Records shown
★ ★ ★ ★
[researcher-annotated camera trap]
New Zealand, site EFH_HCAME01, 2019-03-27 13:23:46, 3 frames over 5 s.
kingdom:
★ ★ ★ ★
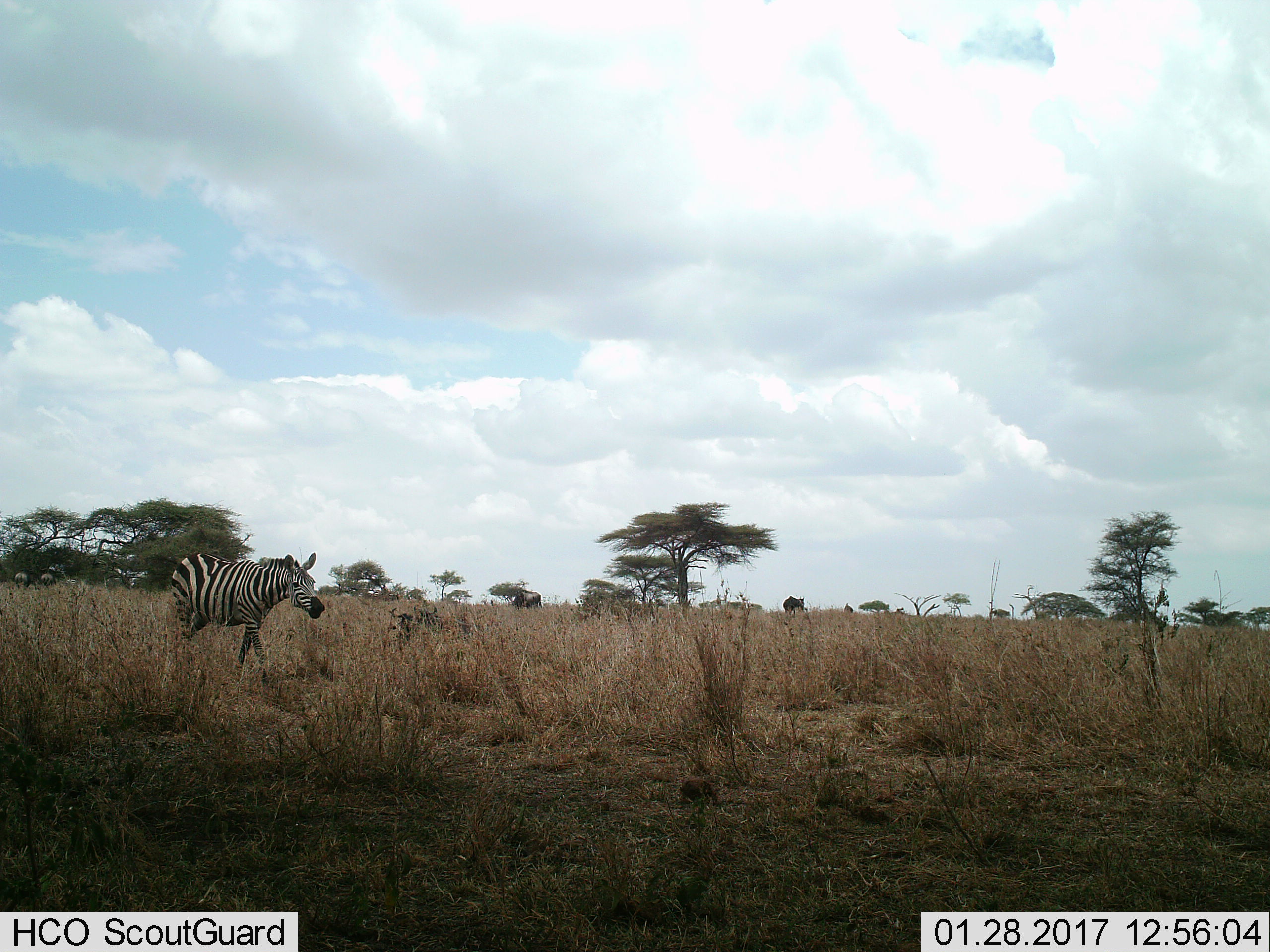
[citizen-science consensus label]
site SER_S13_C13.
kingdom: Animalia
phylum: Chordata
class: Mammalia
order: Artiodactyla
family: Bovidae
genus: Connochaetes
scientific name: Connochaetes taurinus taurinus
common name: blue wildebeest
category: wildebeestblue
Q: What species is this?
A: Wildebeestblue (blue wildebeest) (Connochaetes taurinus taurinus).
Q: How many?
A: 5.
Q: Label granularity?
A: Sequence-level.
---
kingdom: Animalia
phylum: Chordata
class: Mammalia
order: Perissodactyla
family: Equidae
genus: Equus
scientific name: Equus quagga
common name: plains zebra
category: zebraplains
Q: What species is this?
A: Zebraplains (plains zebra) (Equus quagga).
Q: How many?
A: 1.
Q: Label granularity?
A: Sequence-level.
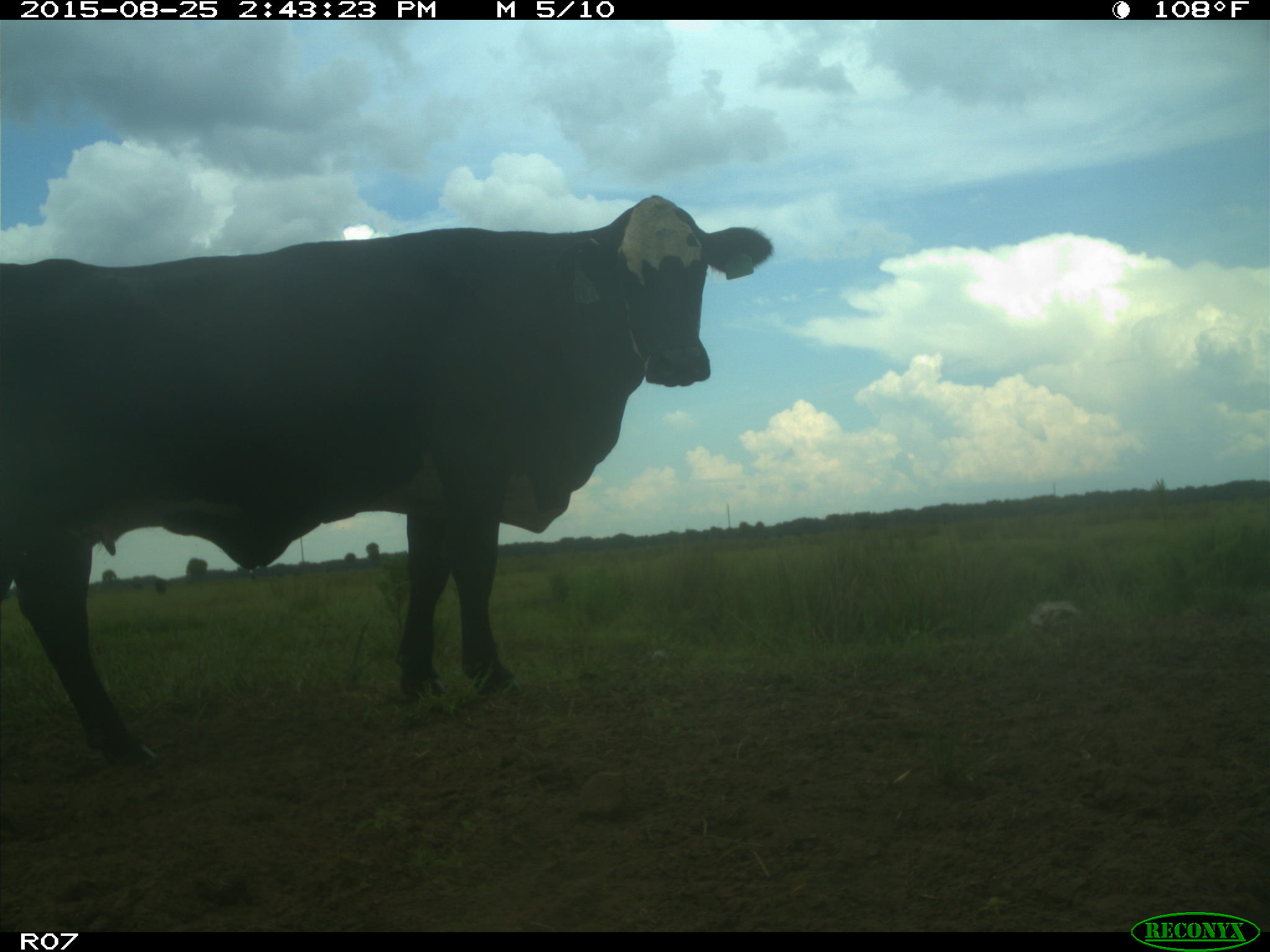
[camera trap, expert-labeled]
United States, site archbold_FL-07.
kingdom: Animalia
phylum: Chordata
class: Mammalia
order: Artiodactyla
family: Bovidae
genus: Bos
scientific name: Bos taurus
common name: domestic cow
★ ★ ★ ★
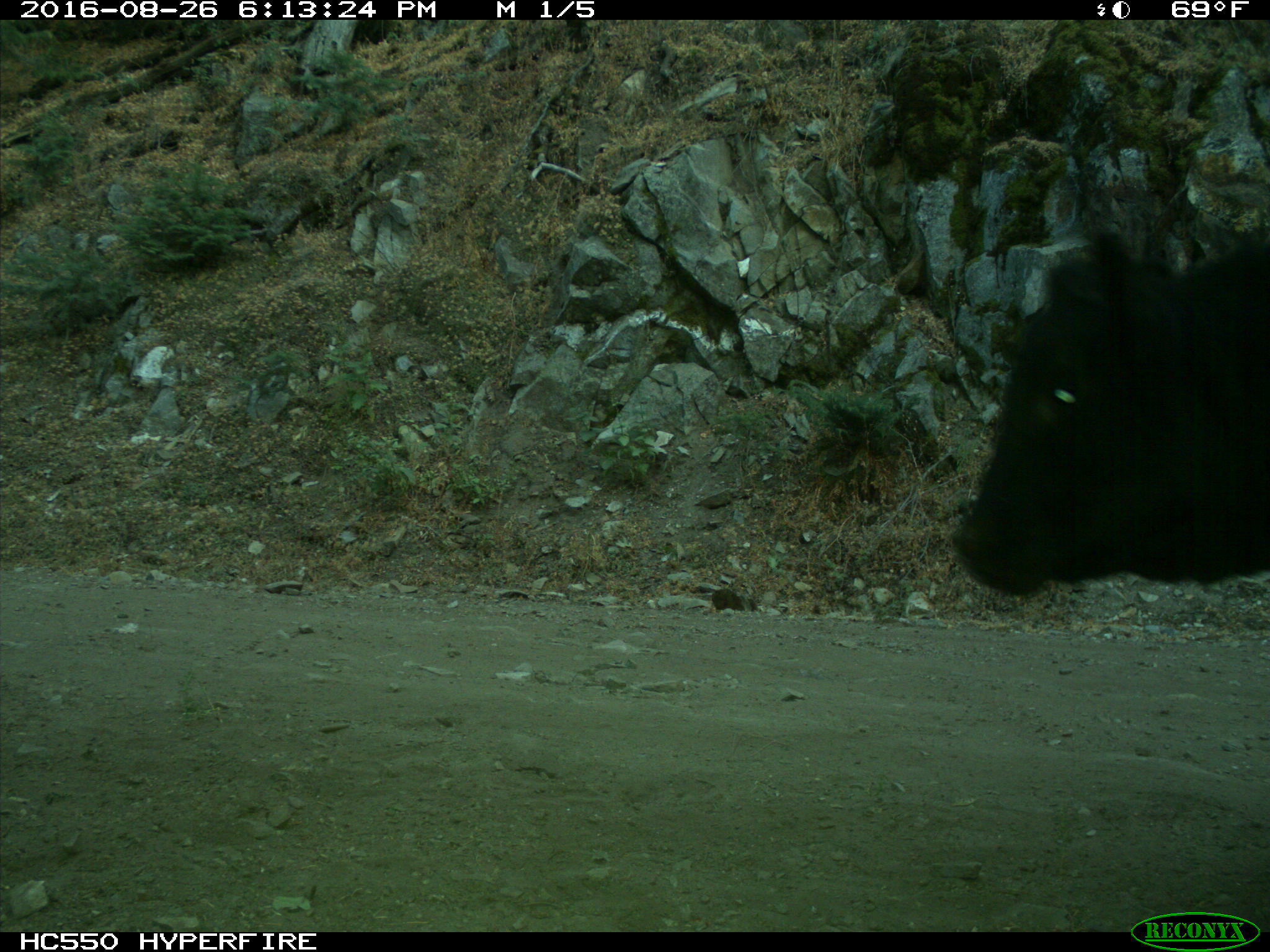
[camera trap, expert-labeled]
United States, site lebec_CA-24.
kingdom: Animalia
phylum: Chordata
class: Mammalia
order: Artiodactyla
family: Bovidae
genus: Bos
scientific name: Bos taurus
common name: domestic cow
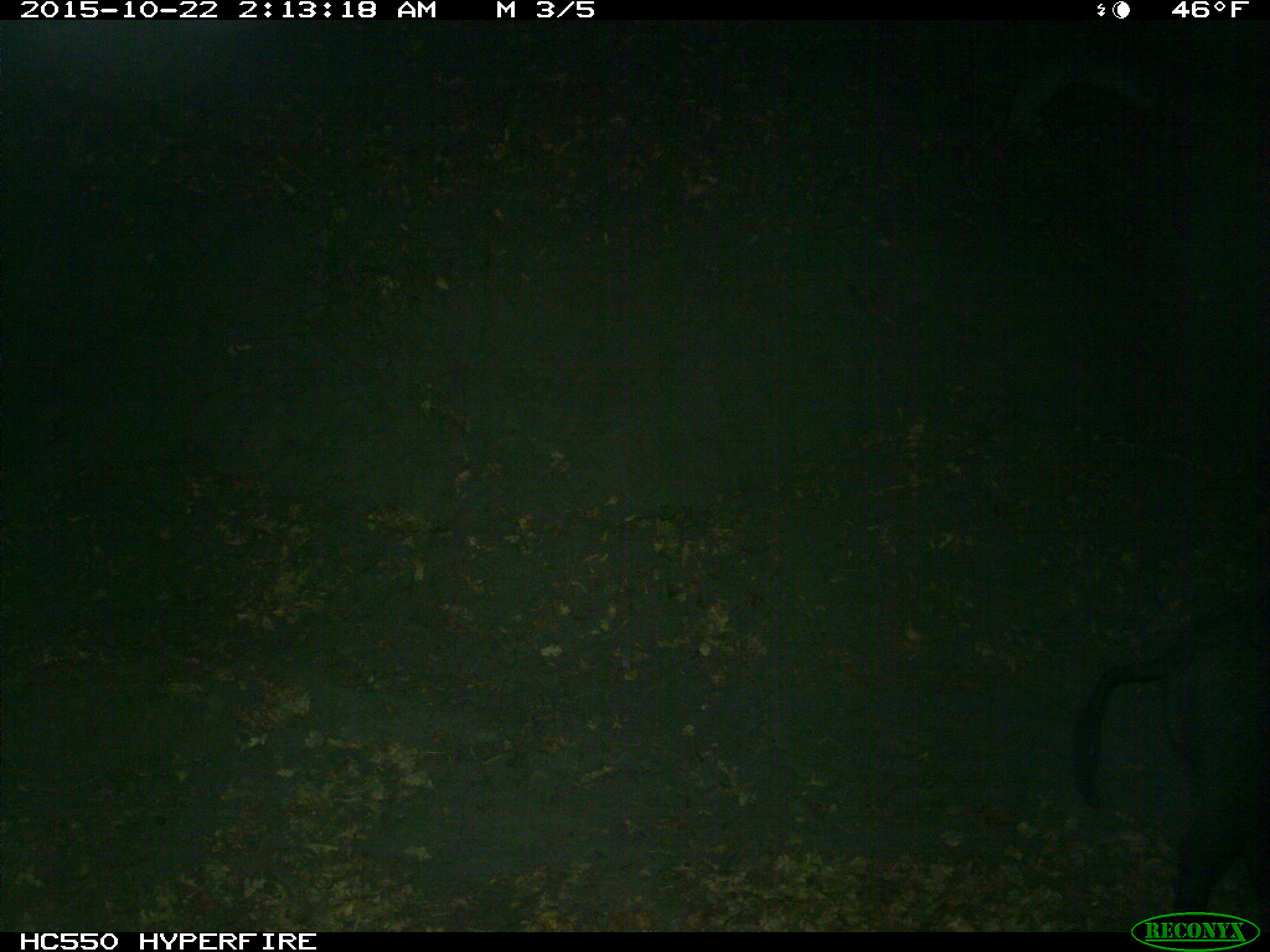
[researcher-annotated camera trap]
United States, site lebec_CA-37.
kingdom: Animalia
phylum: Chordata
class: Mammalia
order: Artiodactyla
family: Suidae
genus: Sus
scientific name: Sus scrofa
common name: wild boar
★ ★ ★ ★
Aim of the task
Starting at the line above that contains "United States, site lebec_CA-24.", transcribe every line exactly through the line that contains "United States, site lebec_CA-37.", including that last one, and skip the pictures.

Result below
United States, site lebec_CA-24.
kingdom: Animalia
phylum: Chordata
class: Mammalia
order: Artiodactyla
family: Bovidae
genus: Bos
scientific name: Bos taurus
common name: domestic cow
[researcher-annotated camera trap]
United States, site lebec_CA-37.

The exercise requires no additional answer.